WHAT YOU SHOULD DO
Set down, without alteration, the lines from the one that contains "By looking at" through the final line of the material below.

[START OF EXTRACTED DATA]

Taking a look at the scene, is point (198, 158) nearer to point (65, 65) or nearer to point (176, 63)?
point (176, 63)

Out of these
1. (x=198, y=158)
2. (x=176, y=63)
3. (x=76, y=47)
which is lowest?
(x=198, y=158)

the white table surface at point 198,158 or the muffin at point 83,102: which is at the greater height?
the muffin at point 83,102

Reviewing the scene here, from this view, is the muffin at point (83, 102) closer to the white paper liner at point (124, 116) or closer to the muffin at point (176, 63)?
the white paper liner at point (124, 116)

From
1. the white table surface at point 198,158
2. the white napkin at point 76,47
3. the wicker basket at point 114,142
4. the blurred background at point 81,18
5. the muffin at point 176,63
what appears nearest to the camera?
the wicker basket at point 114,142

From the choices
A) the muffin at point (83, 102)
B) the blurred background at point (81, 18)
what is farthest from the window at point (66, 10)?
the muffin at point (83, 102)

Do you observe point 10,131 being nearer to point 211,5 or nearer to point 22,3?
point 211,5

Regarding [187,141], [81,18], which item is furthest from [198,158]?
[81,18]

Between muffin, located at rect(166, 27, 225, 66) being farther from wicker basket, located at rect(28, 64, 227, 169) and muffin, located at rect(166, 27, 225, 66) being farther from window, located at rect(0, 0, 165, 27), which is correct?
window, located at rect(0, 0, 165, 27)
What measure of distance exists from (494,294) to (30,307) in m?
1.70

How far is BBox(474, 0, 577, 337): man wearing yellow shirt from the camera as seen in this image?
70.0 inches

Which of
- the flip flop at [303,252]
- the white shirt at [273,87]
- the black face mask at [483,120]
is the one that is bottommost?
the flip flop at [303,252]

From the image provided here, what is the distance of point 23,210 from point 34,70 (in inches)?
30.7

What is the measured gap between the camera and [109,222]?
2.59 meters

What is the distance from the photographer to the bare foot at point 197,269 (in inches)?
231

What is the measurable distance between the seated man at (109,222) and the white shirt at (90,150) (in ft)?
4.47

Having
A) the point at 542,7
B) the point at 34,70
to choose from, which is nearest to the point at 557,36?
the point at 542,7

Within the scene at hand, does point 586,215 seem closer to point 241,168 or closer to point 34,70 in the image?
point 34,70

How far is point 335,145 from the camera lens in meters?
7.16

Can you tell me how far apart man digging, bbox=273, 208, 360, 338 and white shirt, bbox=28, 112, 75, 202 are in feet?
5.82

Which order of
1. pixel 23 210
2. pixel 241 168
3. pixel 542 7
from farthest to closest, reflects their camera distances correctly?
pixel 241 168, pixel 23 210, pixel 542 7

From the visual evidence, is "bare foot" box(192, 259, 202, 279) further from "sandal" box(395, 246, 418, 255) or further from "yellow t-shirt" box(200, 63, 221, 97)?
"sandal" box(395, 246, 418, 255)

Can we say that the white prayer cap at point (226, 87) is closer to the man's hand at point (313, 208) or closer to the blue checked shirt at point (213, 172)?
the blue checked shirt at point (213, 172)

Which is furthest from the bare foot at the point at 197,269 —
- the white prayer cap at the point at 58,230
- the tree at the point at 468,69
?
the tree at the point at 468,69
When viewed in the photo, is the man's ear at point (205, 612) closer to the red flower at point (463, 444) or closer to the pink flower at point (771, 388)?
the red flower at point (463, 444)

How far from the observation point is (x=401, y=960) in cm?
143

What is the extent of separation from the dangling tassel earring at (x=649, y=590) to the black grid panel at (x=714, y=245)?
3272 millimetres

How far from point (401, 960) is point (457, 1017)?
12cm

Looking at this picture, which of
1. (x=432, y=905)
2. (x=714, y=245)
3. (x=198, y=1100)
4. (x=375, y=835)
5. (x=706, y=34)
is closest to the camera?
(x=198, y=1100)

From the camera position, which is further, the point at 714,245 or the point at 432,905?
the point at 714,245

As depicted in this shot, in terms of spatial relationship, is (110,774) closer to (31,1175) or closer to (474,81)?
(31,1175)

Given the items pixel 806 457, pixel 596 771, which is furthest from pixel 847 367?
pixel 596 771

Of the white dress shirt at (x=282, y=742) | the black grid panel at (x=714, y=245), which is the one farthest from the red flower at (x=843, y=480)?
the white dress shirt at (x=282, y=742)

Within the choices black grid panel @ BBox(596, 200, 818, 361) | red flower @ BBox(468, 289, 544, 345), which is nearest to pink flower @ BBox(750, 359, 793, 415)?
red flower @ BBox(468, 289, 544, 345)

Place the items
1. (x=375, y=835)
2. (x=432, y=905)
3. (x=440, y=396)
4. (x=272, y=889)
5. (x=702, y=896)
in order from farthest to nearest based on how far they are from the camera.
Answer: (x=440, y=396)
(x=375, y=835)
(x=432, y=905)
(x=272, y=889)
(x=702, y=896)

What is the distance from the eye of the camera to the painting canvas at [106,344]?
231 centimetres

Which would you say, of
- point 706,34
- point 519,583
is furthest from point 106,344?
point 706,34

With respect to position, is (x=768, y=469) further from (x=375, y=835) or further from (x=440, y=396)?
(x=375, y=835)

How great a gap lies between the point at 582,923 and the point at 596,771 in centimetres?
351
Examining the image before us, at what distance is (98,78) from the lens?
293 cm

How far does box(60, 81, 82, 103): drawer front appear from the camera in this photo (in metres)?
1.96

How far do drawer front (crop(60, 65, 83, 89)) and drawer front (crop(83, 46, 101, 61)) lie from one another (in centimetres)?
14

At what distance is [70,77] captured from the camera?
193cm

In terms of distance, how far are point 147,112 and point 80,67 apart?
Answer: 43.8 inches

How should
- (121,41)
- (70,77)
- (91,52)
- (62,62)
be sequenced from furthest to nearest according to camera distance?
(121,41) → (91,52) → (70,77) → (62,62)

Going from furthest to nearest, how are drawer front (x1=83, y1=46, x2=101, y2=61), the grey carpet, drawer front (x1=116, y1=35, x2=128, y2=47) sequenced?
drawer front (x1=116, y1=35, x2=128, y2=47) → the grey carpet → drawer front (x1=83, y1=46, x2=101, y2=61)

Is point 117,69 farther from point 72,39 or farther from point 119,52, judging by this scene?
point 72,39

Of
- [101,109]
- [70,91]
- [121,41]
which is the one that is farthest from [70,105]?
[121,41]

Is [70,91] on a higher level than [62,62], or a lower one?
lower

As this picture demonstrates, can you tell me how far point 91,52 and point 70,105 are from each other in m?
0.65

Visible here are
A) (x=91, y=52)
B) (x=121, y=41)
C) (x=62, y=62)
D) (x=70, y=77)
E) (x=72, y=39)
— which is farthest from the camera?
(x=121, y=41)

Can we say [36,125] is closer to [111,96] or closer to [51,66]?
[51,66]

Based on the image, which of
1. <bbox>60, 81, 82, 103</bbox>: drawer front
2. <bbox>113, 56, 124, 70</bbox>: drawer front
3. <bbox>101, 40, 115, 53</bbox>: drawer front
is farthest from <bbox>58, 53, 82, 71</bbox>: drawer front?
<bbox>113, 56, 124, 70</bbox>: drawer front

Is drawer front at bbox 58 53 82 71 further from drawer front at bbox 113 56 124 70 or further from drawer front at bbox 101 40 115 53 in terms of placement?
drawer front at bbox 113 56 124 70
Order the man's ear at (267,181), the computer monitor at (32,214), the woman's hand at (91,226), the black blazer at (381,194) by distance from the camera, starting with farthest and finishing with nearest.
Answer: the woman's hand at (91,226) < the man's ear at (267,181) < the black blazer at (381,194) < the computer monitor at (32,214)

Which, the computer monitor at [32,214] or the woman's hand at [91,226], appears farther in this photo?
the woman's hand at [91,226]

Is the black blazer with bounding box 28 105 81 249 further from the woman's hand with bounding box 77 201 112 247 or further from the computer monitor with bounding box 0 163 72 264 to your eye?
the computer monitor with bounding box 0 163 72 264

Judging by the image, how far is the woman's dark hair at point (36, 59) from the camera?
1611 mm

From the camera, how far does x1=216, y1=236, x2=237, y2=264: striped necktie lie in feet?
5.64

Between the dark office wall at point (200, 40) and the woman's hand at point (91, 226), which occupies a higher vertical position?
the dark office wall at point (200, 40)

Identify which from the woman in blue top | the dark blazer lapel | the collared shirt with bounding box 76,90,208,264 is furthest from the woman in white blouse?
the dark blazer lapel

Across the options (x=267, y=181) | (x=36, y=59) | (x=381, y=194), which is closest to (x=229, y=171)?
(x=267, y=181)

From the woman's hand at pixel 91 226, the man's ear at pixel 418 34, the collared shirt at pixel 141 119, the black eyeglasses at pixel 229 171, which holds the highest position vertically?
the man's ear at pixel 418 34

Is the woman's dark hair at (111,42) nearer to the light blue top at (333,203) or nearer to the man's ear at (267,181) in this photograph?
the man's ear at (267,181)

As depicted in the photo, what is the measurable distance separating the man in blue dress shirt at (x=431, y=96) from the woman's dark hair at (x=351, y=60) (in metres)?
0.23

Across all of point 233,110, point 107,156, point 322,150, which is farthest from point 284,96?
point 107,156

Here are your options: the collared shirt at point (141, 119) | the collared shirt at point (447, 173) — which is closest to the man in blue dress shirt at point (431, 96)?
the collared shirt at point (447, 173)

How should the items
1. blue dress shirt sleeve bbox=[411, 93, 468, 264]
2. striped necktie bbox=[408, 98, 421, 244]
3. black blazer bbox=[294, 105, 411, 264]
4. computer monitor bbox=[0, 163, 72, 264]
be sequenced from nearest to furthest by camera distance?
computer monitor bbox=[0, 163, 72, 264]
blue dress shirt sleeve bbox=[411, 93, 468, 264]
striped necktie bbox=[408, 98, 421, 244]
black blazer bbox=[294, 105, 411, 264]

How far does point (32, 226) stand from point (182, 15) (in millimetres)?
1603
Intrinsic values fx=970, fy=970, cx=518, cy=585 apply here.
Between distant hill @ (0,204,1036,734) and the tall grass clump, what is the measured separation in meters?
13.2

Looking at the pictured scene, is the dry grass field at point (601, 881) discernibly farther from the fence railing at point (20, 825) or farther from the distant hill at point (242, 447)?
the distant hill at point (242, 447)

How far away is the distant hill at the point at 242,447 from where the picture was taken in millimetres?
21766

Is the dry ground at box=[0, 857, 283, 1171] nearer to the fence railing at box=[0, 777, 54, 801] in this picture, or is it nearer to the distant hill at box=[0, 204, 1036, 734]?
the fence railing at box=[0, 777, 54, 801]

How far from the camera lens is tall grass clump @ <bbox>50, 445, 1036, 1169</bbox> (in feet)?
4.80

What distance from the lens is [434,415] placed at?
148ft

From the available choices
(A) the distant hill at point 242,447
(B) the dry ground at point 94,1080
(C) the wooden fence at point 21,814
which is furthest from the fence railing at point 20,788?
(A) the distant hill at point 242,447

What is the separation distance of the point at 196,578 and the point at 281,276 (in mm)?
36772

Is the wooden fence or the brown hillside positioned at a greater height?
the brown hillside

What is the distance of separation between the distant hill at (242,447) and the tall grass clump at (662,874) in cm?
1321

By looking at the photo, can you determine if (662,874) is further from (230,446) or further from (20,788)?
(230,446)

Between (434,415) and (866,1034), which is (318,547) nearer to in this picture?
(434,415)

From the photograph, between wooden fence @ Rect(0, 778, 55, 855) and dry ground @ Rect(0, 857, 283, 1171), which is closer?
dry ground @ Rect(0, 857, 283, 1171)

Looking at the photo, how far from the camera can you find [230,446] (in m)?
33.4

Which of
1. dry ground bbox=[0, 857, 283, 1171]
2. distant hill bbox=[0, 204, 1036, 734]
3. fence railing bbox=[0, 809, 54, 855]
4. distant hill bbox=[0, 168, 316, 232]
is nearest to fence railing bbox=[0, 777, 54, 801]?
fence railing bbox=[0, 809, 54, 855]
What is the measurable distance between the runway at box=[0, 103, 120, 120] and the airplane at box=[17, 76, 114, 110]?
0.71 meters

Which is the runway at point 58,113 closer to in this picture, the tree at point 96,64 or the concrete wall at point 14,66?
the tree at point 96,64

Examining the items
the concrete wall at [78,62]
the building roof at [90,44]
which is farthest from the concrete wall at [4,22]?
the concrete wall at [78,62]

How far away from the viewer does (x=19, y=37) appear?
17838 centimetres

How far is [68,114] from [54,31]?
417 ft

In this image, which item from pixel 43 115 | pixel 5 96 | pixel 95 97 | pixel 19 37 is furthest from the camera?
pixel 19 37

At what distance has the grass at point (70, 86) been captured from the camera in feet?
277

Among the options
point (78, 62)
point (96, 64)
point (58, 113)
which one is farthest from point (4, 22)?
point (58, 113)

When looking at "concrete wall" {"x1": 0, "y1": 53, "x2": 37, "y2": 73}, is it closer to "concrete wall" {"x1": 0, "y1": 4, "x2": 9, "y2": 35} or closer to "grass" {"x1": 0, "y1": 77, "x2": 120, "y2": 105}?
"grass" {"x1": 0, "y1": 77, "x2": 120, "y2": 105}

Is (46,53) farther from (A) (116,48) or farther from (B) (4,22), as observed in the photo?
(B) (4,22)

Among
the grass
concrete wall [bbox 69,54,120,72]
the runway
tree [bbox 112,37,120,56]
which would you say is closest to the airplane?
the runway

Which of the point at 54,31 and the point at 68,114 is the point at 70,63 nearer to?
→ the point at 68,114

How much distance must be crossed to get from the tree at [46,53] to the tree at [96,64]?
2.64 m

[END OF EXTRACTED DATA]

SOLUTION TO THE PROBLEM
By looking at the photo, can you determine if (662,874) is further from (230,446) or further from (20,788)?
(230,446)

Between (434,415) and (866,1034), which is (318,547) nearer to in this picture?
(434,415)

From the photograph, between wooden fence @ Rect(0, 778, 55, 855) and dry ground @ Rect(0, 857, 283, 1171), which is closer?
dry ground @ Rect(0, 857, 283, 1171)

Looking at the photo, how far from the camera can you find [230,446] (in m)?
33.4

Which of
1. dry ground bbox=[0, 857, 283, 1171]
2. distant hill bbox=[0, 204, 1036, 734]
3. fence railing bbox=[0, 809, 54, 855]
4. distant hill bbox=[0, 168, 316, 232]
is nearest to fence railing bbox=[0, 777, 54, 801]?
fence railing bbox=[0, 809, 54, 855]
What is the measurable distance between the runway at box=[0, 103, 120, 120] and the airplane at box=[17, 76, 114, 110]?
0.71 meters

Which is the runway at point 58,113 closer to in this picture, the tree at point 96,64 or the concrete wall at point 14,66?
the tree at point 96,64

Examining the items
the concrete wall at [78,62]
the building roof at [90,44]
which is farthest from the concrete wall at [4,22]?
the concrete wall at [78,62]

How far away from the viewer does (x=19, y=37) appear?
17838 centimetres

How far is [68,114] from [54,31]?
417 ft

In this image, which item from pixel 43 115 | pixel 5 96 | pixel 95 97 | pixel 19 37 is furthest from the camera?
pixel 19 37

At what distance has the grass at point (70, 86) been captured from the camera in feet?
277

Among the options
point (78, 62)
point (96, 64)
point (58, 113)
which one is farthest from point (4, 22)?
point (58, 113)

When looking at "concrete wall" {"x1": 0, "y1": 53, "x2": 37, "y2": 73}, is it closer to "concrete wall" {"x1": 0, "y1": 4, "x2": 9, "y2": 35} or closer to "grass" {"x1": 0, "y1": 77, "x2": 120, "y2": 105}?
"grass" {"x1": 0, "y1": 77, "x2": 120, "y2": 105}

Is (46,53) farther from (A) (116,48) or farther from (B) (4,22), as observed in the photo?
(B) (4,22)

Among
the grass
concrete wall [bbox 69,54,120,72]
the runway
tree [bbox 112,37,120,56]
which would you say is closest to the airplane?
the runway

Which of the point at 54,31 and the point at 68,114 is the point at 70,63 nearer to?
→ the point at 68,114

How much distance must be crossed to get from the tree at [46,53] to the tree at [96,64]?
2.64 m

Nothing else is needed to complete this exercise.